Date rape drugged slipped to Olympic champ
SANTA ANA, Calif. (AP) - April 22, 2008 Grishuk, who won Olympic gold medals for Russia in ice dancing
in 1994 and 1998, was attending a business meeting at the St. Regis
Monarch Beach on April 12 when she began to feel ill and numb,
sheriff's spokesman Jim Amormino said.
While eating dinner, she spotted a partially dissolved pill in
the bottom of her drink.
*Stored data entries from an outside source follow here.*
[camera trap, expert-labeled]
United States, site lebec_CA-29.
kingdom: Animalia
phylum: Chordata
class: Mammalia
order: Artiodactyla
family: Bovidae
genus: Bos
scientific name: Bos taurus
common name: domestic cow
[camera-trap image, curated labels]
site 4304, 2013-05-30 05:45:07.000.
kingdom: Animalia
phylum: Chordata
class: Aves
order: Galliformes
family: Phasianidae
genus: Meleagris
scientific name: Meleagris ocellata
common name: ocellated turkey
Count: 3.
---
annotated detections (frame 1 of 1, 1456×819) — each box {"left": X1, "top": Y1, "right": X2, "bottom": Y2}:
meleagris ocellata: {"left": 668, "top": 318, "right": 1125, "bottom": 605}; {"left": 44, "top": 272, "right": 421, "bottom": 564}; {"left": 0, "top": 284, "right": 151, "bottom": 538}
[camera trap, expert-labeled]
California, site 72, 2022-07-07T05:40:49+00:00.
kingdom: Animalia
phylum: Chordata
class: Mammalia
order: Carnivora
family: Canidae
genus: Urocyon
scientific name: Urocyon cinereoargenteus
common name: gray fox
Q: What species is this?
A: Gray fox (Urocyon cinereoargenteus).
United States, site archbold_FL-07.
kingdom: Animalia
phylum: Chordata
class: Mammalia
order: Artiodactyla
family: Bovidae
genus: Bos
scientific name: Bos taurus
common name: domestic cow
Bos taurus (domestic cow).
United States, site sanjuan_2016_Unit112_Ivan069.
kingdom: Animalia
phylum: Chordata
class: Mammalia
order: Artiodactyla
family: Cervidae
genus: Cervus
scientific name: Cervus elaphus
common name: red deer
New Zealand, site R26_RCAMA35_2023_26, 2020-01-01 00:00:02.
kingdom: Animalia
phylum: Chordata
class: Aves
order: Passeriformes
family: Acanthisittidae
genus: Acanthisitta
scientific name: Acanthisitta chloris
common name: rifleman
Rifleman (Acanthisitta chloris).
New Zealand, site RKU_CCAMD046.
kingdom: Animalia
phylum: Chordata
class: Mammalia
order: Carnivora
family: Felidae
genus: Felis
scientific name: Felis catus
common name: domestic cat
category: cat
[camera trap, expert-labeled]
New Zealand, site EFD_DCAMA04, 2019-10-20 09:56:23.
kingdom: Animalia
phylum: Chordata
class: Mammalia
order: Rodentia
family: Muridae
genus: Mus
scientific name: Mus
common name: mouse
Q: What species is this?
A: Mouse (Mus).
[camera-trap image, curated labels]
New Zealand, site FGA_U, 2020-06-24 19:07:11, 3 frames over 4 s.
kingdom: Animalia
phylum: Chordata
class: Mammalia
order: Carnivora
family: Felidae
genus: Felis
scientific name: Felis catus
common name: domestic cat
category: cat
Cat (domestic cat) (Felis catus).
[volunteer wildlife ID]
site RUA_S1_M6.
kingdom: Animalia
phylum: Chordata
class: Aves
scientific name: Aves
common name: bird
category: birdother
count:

Investigators later found another
dissolved pill in the bottom of a drink she ordered in the hotel's
lounge.
Amormino says toxicology tests that came back Tuesday were
positive for GHB, but it wasn't immediately clear how the pills got
in Grishuk's drinks or who put them there.
"How somebody was able to do that, I honestly don't know, but
it appears that somebody, for whatever reason, attempted to drug
her," he said.
GHB, or gamma hydroxy butyrate, can cause breathing problems,
loss of consciousness, seizures, drowsiness, coma and death.
The U.S. Drug Enforcement Administration labels GHB a
"predatory drug" that can be mixed with alcohol to reduce
resistance from a victim before a sexual assault. It is also
popular with teenagers at raves and is sometimes used by
bodybuilders for its anabolic effects, the DEA said.
The 36-year-old Grishuk is a Ukrainian native who now lives in
Los Angeles.
An e-mail to Grishuk was not immediately returned. A spokeswoman
at the St. Regis did not immediately return a call for comment.